▸ **Problem description**
Among the entries below, find the lines with the word "split" and return them.

▸ **Provided data**
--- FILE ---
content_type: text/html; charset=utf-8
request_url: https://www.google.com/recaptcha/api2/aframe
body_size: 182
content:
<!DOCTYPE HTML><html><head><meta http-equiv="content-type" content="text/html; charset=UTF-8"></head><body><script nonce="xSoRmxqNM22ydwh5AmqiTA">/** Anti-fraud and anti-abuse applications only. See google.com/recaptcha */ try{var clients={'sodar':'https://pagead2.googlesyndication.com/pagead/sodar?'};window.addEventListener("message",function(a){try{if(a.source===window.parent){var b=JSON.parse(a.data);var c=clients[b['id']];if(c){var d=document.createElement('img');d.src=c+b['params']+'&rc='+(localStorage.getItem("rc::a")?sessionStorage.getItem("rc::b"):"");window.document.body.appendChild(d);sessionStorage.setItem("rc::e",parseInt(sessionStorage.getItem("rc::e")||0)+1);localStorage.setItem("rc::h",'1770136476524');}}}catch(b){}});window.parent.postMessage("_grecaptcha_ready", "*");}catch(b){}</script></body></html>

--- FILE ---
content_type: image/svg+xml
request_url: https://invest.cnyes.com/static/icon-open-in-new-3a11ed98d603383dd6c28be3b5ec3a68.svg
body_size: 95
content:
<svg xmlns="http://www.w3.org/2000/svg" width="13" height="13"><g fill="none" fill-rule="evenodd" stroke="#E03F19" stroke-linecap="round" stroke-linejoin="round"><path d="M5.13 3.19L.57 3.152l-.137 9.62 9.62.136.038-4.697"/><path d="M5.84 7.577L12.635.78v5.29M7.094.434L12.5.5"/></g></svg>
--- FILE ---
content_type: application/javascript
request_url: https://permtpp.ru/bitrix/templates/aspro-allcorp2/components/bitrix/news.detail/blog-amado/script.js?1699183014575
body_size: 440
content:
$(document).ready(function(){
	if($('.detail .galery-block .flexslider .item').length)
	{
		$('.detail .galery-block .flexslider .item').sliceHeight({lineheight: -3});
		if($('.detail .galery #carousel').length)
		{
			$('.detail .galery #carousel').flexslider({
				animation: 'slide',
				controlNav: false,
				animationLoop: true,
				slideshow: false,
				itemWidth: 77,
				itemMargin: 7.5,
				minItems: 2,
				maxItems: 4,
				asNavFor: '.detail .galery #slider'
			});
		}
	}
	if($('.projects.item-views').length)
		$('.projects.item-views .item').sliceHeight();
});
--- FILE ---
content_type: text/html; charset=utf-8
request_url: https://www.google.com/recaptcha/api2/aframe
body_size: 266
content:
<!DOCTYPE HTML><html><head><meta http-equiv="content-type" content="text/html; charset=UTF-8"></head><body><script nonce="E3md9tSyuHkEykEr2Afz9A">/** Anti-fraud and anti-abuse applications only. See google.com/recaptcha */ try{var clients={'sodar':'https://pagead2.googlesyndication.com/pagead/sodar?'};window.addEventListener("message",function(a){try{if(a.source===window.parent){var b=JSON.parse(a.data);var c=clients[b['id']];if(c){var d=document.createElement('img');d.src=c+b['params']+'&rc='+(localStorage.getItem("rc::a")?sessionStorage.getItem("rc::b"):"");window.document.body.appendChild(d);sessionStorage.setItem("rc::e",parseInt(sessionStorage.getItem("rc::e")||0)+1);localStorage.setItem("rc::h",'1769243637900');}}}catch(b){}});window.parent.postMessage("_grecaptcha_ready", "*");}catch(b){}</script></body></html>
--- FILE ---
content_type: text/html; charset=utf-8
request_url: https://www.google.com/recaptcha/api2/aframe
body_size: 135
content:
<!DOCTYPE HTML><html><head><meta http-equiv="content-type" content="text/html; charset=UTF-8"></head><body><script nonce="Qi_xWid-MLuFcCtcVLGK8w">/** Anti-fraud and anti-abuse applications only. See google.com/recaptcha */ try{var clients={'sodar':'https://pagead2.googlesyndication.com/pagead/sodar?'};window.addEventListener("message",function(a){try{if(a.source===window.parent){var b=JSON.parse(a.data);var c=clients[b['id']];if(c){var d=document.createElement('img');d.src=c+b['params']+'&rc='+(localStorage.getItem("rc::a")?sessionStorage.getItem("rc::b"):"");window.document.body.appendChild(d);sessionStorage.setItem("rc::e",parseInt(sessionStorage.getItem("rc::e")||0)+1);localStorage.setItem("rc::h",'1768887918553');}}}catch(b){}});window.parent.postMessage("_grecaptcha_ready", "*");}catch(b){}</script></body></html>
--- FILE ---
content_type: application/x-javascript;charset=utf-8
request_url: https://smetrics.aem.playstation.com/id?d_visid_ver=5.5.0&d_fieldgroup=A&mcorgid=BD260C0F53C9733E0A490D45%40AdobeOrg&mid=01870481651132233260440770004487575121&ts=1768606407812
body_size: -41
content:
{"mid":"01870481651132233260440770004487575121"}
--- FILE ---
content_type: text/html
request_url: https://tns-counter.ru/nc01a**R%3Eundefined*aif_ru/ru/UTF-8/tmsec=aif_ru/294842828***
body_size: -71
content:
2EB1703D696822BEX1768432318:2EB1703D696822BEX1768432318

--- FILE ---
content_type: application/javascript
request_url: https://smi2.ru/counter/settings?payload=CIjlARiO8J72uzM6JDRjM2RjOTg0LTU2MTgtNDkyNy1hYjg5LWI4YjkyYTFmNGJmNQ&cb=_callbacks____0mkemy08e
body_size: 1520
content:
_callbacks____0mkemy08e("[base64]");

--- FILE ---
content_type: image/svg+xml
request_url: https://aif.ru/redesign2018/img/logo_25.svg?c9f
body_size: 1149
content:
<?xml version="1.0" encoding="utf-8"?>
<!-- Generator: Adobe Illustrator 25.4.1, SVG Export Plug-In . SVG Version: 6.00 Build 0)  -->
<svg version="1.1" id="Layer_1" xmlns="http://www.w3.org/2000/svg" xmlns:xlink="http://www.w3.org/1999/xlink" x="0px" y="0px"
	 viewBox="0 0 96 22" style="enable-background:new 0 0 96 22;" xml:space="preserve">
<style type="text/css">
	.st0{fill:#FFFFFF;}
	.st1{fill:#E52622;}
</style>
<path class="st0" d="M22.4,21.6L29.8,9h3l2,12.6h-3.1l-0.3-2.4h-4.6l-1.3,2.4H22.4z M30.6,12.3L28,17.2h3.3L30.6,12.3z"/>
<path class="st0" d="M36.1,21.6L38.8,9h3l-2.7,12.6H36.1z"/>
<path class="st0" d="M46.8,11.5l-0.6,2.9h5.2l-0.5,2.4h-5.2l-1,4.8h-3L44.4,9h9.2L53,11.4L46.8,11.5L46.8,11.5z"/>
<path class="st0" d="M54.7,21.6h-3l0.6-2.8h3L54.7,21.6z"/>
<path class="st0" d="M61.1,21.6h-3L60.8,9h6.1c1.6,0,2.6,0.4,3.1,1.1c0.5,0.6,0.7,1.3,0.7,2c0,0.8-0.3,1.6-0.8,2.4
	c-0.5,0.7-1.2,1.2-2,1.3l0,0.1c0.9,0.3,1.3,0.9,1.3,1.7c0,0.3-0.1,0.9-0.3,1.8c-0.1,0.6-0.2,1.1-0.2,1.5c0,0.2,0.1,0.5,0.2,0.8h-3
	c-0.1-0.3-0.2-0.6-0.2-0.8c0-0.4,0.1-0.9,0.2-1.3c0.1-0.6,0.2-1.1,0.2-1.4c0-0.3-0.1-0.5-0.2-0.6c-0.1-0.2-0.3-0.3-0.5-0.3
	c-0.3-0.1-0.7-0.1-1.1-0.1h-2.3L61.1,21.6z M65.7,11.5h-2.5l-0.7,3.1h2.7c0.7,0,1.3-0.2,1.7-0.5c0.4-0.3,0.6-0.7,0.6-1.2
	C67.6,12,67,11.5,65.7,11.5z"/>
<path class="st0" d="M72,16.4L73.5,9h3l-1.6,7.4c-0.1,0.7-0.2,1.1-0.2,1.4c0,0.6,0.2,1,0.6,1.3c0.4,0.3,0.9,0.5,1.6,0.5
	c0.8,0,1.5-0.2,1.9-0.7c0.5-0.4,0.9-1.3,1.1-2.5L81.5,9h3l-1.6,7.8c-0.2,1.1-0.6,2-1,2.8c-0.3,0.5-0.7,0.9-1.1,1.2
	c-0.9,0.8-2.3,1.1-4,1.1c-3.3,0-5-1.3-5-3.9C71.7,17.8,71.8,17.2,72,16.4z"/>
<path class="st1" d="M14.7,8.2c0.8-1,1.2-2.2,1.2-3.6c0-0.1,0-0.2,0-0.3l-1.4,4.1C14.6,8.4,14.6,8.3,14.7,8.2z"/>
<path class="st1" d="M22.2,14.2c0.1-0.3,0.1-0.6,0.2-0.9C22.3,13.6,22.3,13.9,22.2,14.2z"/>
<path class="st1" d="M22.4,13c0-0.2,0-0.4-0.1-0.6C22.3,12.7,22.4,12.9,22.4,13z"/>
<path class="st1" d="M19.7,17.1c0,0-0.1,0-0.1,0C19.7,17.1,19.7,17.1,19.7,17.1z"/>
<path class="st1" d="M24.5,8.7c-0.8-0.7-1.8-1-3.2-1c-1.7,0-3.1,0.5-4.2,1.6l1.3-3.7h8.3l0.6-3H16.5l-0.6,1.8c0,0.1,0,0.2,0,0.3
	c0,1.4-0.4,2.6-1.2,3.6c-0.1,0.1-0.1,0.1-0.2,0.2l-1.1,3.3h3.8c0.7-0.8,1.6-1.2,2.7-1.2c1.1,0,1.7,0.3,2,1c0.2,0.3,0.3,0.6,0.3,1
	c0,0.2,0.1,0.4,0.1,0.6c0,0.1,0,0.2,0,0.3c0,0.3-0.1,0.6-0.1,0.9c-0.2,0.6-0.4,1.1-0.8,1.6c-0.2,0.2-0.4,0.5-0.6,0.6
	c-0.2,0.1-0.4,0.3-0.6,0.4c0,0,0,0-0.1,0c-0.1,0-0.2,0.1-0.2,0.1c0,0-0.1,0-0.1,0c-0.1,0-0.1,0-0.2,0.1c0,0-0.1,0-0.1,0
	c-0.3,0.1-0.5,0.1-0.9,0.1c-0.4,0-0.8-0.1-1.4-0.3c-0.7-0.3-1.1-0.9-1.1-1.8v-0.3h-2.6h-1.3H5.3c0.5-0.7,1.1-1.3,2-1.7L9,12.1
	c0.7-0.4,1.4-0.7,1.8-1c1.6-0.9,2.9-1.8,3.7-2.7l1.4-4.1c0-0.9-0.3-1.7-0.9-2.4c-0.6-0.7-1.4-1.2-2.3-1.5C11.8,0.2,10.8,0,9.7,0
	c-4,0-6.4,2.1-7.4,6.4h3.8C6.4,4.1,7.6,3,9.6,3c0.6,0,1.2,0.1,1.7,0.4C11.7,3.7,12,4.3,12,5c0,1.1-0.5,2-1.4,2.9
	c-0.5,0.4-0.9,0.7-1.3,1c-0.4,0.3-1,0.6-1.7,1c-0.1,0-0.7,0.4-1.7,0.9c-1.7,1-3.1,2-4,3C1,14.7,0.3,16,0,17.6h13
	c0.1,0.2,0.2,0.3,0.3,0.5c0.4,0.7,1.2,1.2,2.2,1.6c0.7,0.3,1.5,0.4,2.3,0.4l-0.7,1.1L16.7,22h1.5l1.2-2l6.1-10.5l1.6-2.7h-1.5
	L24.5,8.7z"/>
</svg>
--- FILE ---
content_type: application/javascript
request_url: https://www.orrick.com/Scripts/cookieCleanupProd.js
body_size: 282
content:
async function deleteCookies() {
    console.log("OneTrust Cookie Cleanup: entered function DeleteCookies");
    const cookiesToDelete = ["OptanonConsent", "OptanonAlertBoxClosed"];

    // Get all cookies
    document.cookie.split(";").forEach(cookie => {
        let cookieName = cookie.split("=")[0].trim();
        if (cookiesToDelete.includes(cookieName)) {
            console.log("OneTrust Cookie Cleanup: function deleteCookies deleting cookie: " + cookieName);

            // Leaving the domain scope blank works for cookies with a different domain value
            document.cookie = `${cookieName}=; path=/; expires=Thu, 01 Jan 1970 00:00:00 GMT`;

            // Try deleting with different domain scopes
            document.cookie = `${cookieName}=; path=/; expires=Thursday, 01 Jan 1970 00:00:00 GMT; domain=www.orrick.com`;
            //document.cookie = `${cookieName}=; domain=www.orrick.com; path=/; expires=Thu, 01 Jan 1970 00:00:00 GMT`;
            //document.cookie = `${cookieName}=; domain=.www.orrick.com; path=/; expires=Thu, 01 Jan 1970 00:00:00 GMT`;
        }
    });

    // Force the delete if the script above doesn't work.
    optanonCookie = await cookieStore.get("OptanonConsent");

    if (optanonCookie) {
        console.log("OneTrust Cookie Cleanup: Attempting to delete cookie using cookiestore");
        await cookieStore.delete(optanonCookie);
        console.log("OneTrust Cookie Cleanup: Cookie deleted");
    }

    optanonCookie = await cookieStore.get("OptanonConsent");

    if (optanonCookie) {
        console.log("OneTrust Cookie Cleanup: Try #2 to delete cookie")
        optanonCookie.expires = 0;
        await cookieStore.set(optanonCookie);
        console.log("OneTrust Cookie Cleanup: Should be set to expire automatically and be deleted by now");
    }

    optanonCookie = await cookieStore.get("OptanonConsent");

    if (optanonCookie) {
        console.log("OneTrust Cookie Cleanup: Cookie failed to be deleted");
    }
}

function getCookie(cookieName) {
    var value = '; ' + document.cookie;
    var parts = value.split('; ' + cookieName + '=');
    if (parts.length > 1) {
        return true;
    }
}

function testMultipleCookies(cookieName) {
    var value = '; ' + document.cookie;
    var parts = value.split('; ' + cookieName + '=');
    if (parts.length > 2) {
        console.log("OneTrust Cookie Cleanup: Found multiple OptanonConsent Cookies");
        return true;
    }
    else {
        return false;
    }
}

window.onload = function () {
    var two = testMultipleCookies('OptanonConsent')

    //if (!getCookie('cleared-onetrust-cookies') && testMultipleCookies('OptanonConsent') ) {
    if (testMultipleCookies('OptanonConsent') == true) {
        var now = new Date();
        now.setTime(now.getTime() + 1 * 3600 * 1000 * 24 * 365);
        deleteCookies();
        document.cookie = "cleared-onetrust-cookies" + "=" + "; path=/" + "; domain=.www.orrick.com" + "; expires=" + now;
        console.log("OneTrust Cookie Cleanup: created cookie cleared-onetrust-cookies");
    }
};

▸ **Task answer**
    document.cookie.split(";").forEach(cookie => {
        let cookieName = cookie.split("=")[0].trim();
    var parts = value.split('; ' + cookieName + '=');
    var parts = value.split('; ' + cookieName + '=');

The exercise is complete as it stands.